Text block:
————

Narrative Essay About Hockey

As winter approached, my parents constantly bothered me about choosing a winter sport. Because I was only in the sixth grade, my options for sports within the middle school were basketball, dance, or cheerleading. Luckily, I thought outside of the box and suggested hockey to my parents, even though my school did not have a team. A couple of my friends who played for the Mandan Hockey Club had helped me convince my parents to let me give it a try. The next week I was already learning to play hockey with my friends who were on my team.

I created many great memories with my best friends and had a lot of fun throughout my years of hockey adventures. Because I only knew about five girls on my team right away, I was very quiet during my first couple years of hockey. I just wanted to learn the game first, then worry about talking to people later. For example, I would only talk when I had questions for my coaches or when I had something funny to say. I wanted to make a good first impression on my team, so during the limited moments I spoke, I just wanted to make my teammates laugh.

While some girls were my age or younger, most were older than me. I wanted to make these girls laugh the most because I wanted them to like me. I guess I could say | was definitely one of their favorites because I was both shy and funny. During my years with the Mandan Hockey Club, my team did a great amount of traveling. I think my parents drove me in our silver van across almost every town in North Dakota. This brought great opportunities to me such as getting out of the house quite often and getting fresh air while visiting the different towns.

These days, it is not uncommon for my parents to bring this up whenever I ask for something they do not feel like doing at the moment. For example, if I ask to go out to eat somewhere in Bismarck, my mom will bring up all the times we went out to eat while traveling during my club hockey years. Although I greatly appreciate it now, I never realized during those years how much my parents sacrificed for me. They would take off work almost every week in order to take me to my hockey tournaments and games out of town.

Another great component of my hockey adventures were the overnight weekends in hotels when we had games early in the morning the next day. During these overnight stays, my team and I would have a blast whether we were all hanging out in the same hotel room or just simply walking around in the hallways. For instance, the whole team would congregate in one of the older girl’s rooms and we would laugh together and share stories for hours until it was time to go to bed.

If we were not gathered in one’s room or lounging around the lobby together, we were usually goofing around in the pool or relaxing in the bubbly hot tub after a tough game. The only dreaded part of my hotel adventures was checking out because that meant my team would have to split up and head home. Although I learned the importance of friendship within a single team, the game of hockey itself taught me many important lessons. Throughout the years, I also learned the importance of working hard together and being a good sport no matter what happens.

After a tough game, my coaches and teammates would always shake hands with the other team and say “good game” no matter what the outcome happened to be. We also learned to be proud of ourselves no matter what the scoreboard showed. Sometimes it was hard to keep our heads up after a tough loss, but our parents would always make us feel better by giving bear hugs after the games. Moving up to high school hockey was both exciting and ul. One reason it was exciting was because I was moving up with my friends in the same grade as me.

————

Records shown:

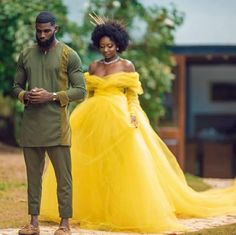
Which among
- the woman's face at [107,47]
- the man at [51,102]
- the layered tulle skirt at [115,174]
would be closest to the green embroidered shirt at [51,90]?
the man at [51,102]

————

Instructions:
1. Set down the passage of the hockey essay starting with "As winter approached, my" and going on through "on my team.", reproducing it word for word.
2. According to the hockey essay, which club did the writer's friends play for?

Response list:
1.
As winter approached, my parents constantly bothered me about choosing a winter sport. Because I was only in the sixth grade, my options for sports within the middle school were basketball, dance, or cheerleading. Luckily, I thought outside of the box and suggested hockey to my parents, even though my school did not have a team. A couple of my friends who played for the Mandan Hockey Club had helped me convince my parents to let me give it a try. The next week I was already learning to play hockey with my friends who were on my team.

2. The Mandan Hockey Club.